Scientists at TAP have utilised the ambr workstation to develop an automated method for providing highly consistent dispensing of microcarriers to multiple 10-15mL ambr microbioreactors. This means scientists can then rapidly test up to 24 cell-specific culture parameters in parallel including stirring, media formulation or feed strategies to determine the optimum conditions for cell attachment, growth rate and vaccine titre, for example.
The new method, which has been developed using Vero adherent cells attached to Cytodex® 1 microcarriers, allows a 20% media exchange to be performed at any time of the day or night on 24 ambr vessels in approximately 4h. Since the method allows even microcarrier distribution, scientists can then study up to 24 different parameters in parallel, simultaneously. This reduces reliance on spinner flasks and bench top bioreactors, saving vaccine and cell therapy manufacturers many months of scale-up process development work.

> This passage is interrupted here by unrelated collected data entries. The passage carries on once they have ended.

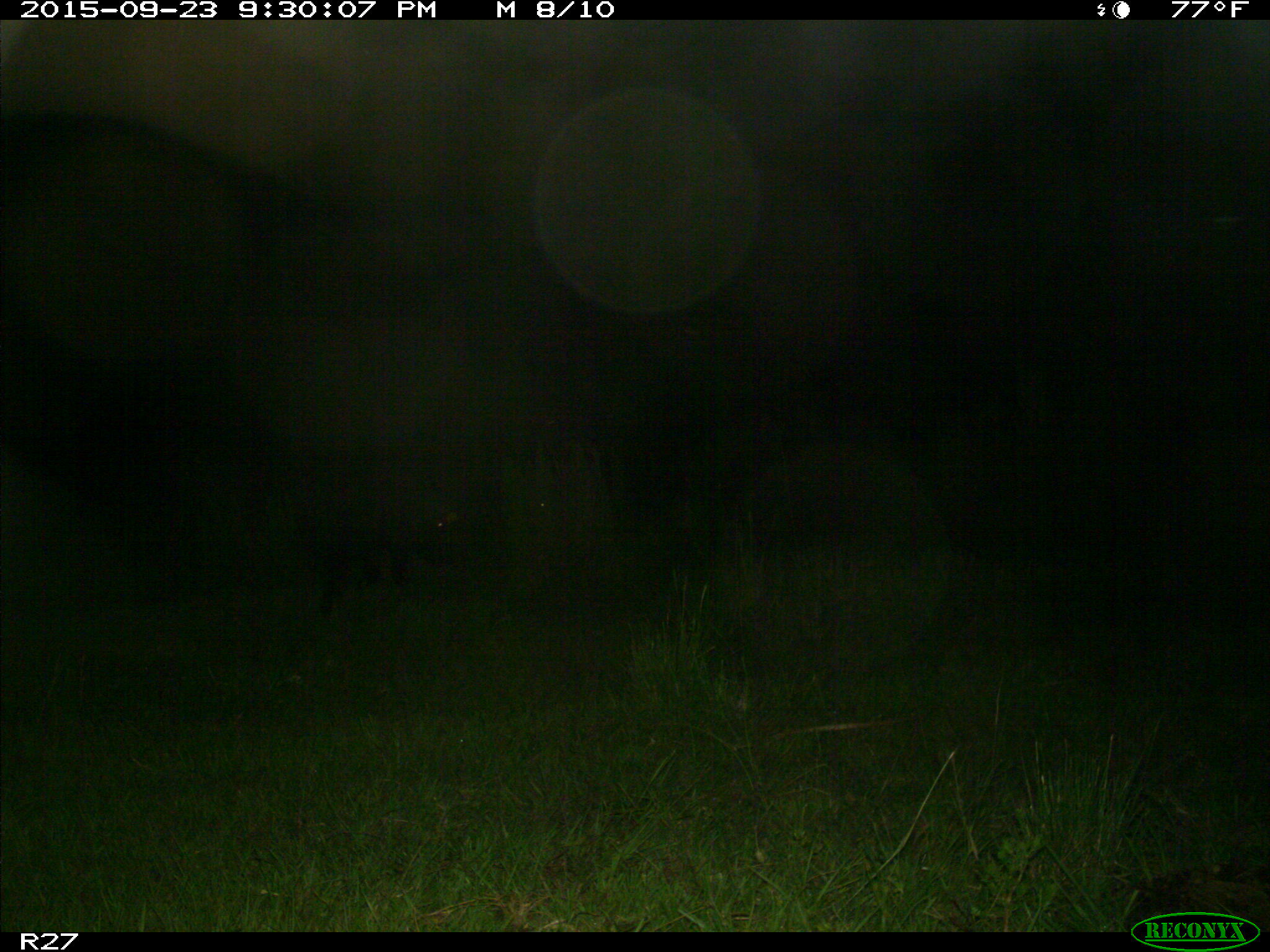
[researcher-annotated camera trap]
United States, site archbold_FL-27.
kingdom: Animalia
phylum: Chordata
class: Mammalia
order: Artiodactyla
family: Suidae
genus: Sus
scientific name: Sus scrofa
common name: wild boar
Sus scrofa (wild boar).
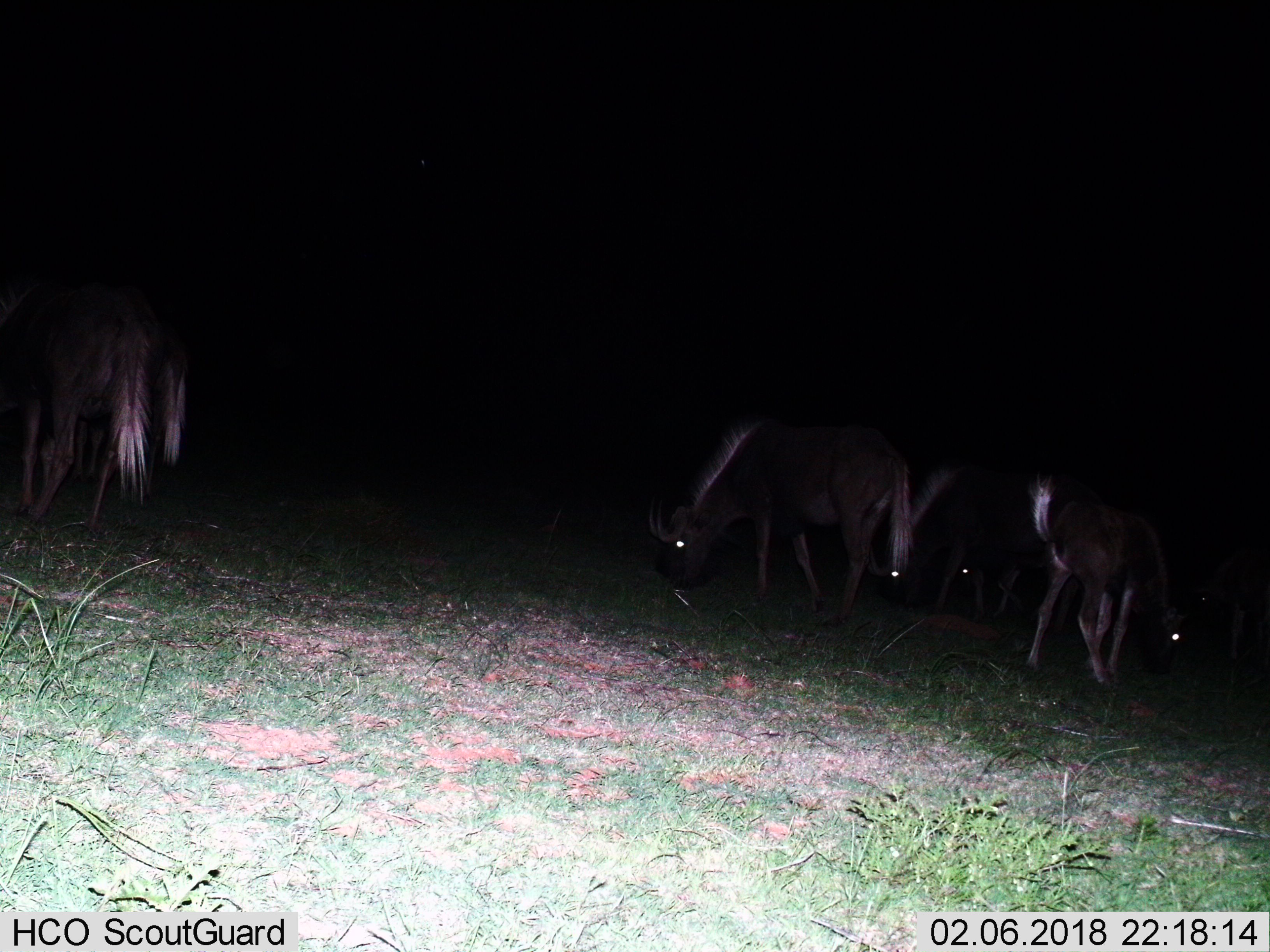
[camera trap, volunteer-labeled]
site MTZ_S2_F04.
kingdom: Animalia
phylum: Chordata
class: Mammalia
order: Artiodactyla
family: Bovidae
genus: Connochaetes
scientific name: Connochaetes gnou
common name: black wildebeest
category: wildebeestblack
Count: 7.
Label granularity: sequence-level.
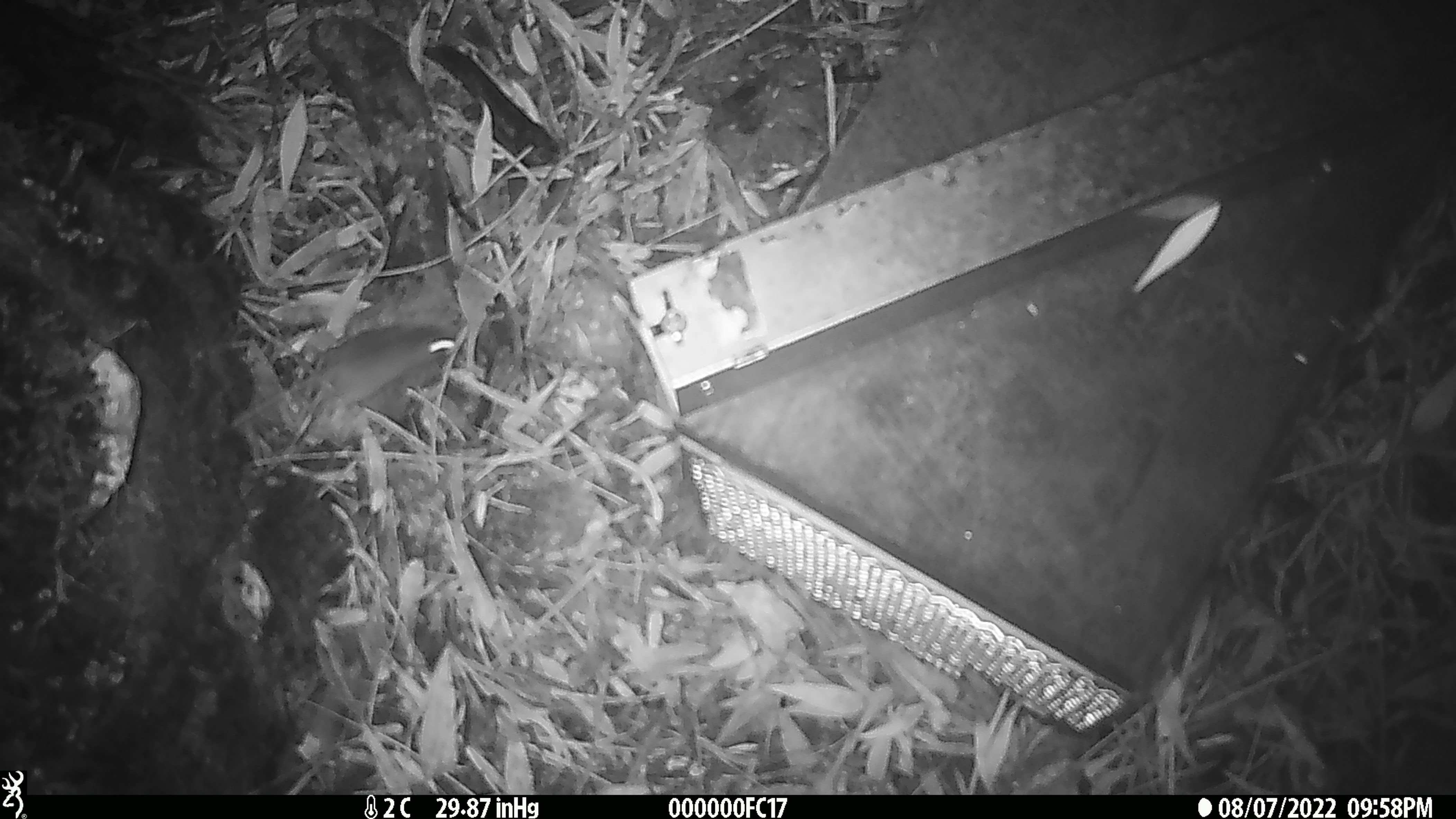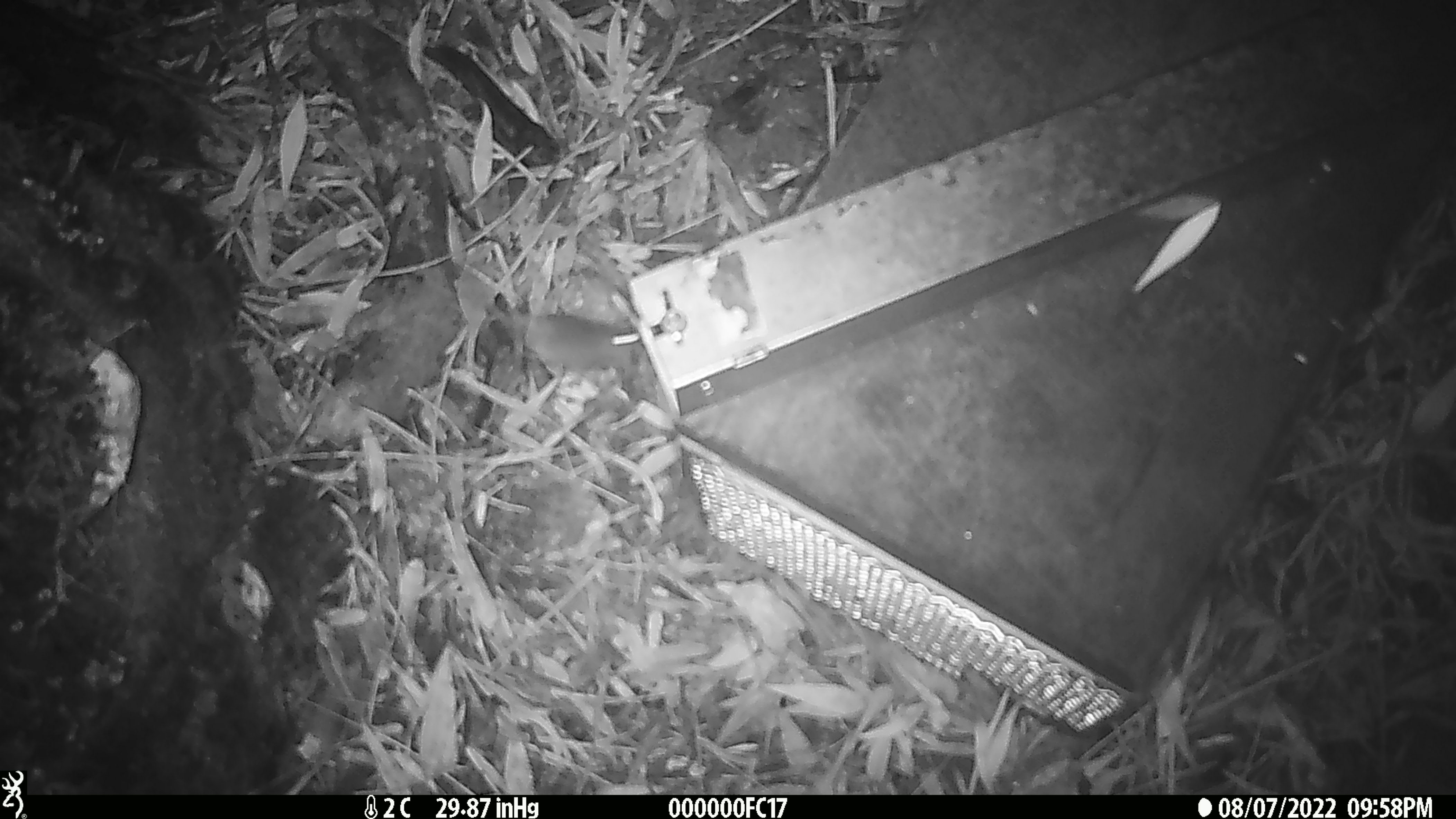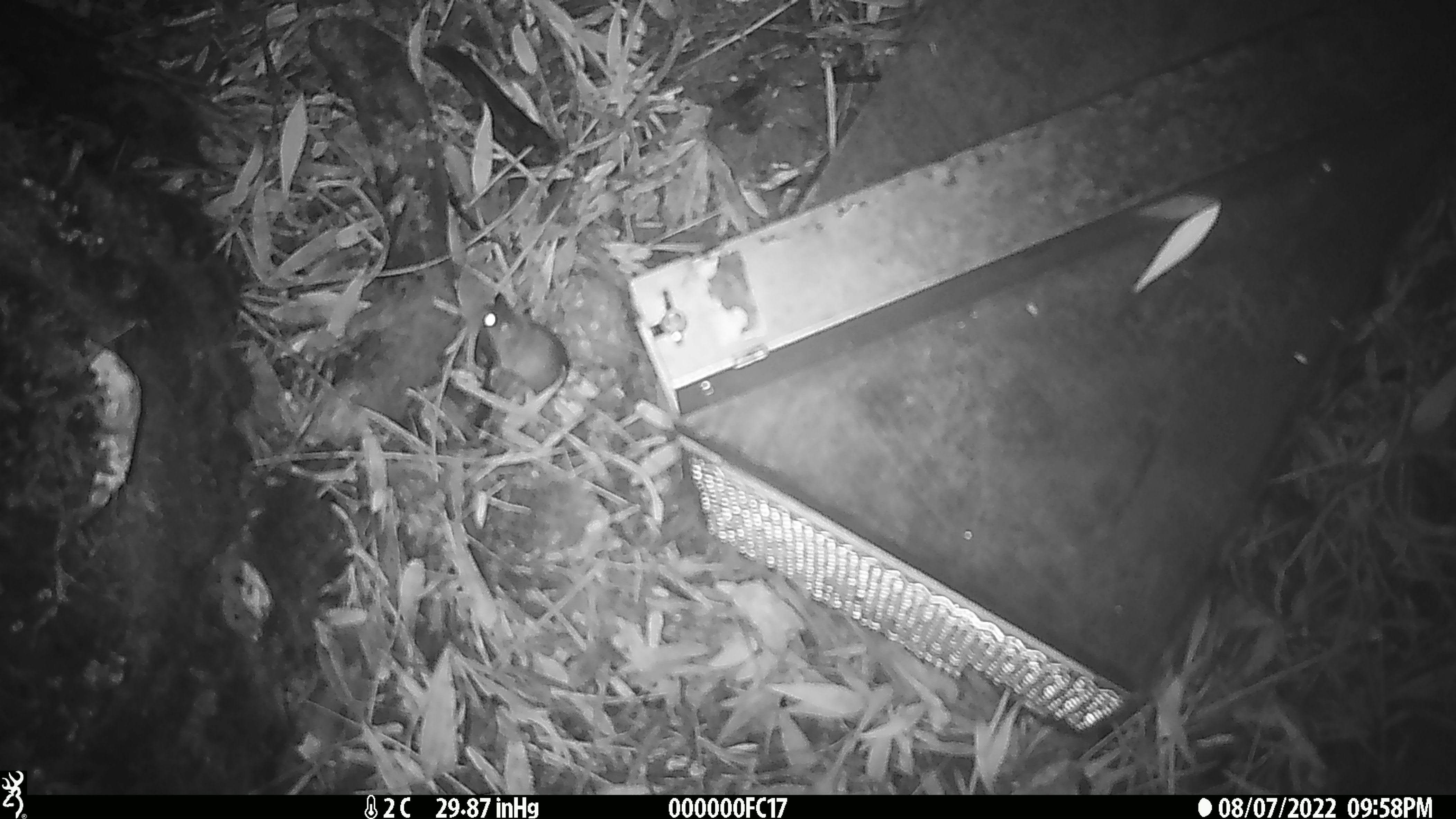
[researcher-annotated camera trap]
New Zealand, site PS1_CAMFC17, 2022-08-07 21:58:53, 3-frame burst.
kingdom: Animalia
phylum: Chordata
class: Mammalia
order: Rodentia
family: Muridae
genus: Mus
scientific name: Mus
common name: mouse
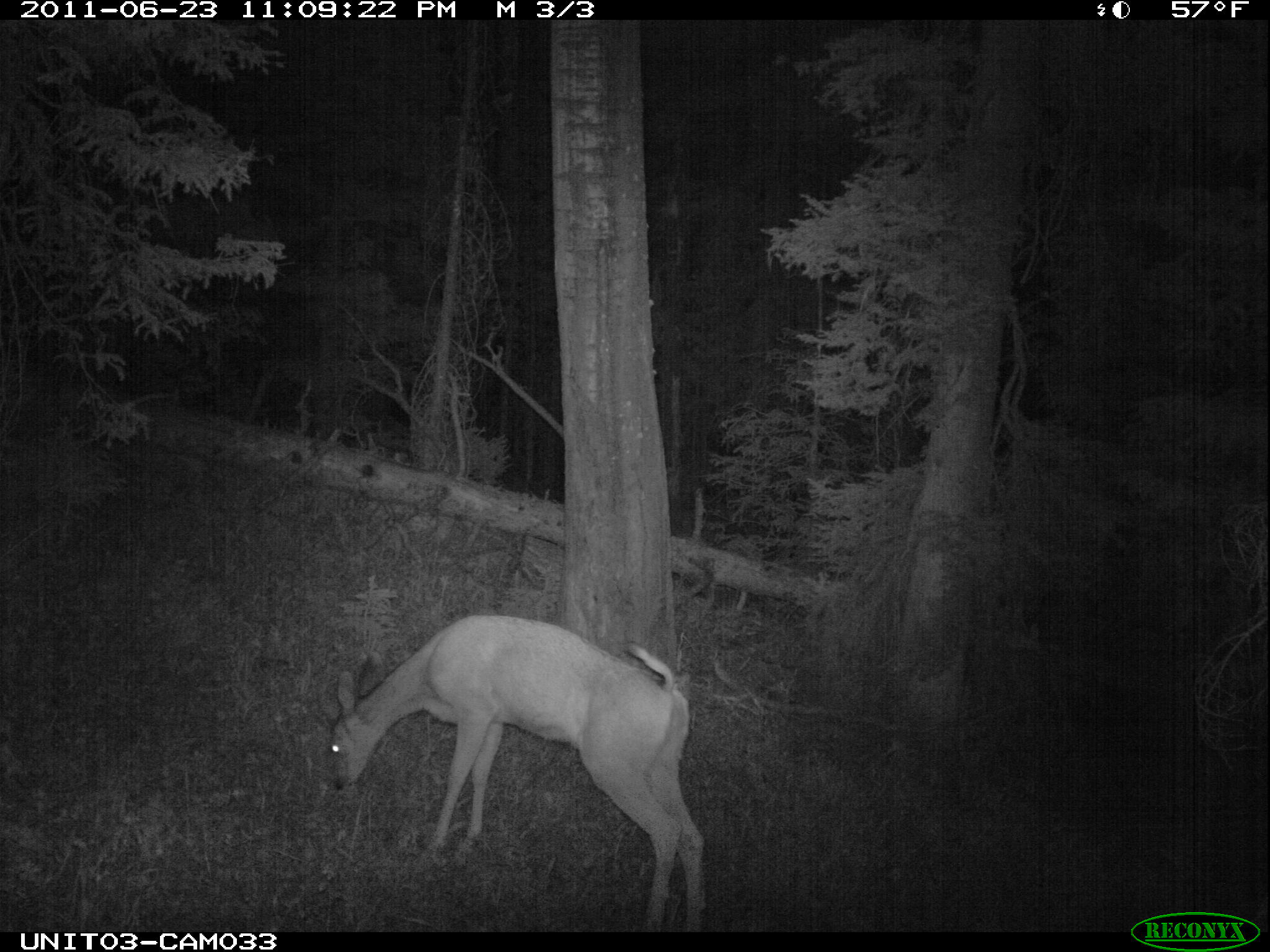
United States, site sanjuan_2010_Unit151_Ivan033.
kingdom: Animalia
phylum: Chordata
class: Mammalia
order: Artiodactyla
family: Cervidae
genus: Odocoileus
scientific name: Odocoileus hemionus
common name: mule deer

Dr Barney Zoro, ambr Product Manager at TAP Biosystems stated: "There is a great deal of interest in developing vaccines using attachment dependent Vero cells and microcarriers as they allow cell propagation in bioreactors rather than roller bottles. The use of bioreactors can provide greater process control, resulting in high-titre vaccine production. However, the main issue is how to accurately mimic bioreactor conditions as producing evenly distributed microcarriers and performing media exchange can be problematic using spinner flasks and benchtop bioreactors. Our new method for microcarrier culture using the ambr system means scientists can begin their experiments with uniform microcarrier samples and perform media exchange without interruption of stirring.”
Zoro added: “Being able to assess different parameters, as well as perform process development in weeks rather than months when using ambr will save scientists valuable time, enabling them to rapidly scale up an optimum cell culture process for more affordable vaccines or as a quick response to unexpected situations such as a pandemic threat.”